▶ [Records for the exercise]
((

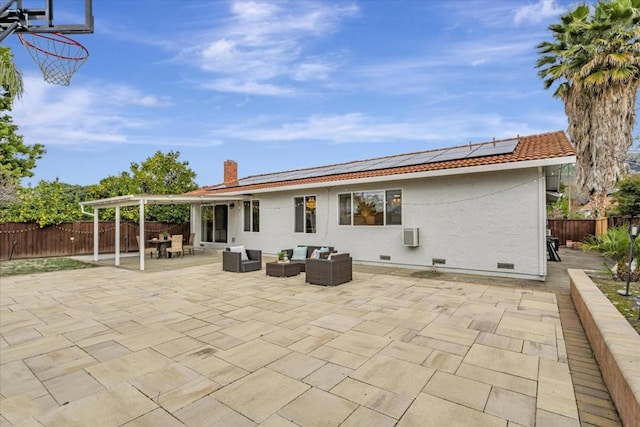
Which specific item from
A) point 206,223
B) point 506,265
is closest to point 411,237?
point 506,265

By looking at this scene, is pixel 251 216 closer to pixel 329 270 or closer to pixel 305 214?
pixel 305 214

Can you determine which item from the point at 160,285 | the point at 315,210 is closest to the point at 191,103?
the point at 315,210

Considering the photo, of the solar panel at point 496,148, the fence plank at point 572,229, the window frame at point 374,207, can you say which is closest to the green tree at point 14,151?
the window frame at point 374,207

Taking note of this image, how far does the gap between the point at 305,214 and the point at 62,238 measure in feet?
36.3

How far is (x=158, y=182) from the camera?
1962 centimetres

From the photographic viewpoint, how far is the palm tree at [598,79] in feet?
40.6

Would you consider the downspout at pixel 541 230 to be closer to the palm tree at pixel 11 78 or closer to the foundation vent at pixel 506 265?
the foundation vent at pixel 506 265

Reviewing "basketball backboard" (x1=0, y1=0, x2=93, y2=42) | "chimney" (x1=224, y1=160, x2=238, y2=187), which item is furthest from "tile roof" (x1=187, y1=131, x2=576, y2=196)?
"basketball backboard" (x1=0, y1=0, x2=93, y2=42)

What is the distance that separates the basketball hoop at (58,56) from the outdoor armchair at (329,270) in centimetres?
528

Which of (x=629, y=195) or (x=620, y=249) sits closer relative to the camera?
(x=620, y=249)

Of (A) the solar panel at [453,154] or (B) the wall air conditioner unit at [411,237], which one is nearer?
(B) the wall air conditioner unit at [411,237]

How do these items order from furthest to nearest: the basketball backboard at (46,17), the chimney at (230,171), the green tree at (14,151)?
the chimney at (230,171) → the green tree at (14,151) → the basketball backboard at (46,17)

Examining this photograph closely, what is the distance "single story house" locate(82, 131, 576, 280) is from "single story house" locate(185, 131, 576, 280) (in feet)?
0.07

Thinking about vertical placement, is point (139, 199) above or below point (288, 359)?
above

))
((

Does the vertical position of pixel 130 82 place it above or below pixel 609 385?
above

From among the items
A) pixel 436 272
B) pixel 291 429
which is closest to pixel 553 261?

))

▶ [Exercise aim] Return every line above that contains the string "closest". Case counts.

▶ [The completed task]
is closest to point 411,237?
Can you determine which item from the point at 160,285 | the point at 315,210 is closest to the point at 191,103?
Considering the photo, of the solar panel at point 496,148, the fence plank at point 572,229, the window frame at point 374,207, can you say which is closest to the green tree at point 14,151?
which is closest to pixel 553 261?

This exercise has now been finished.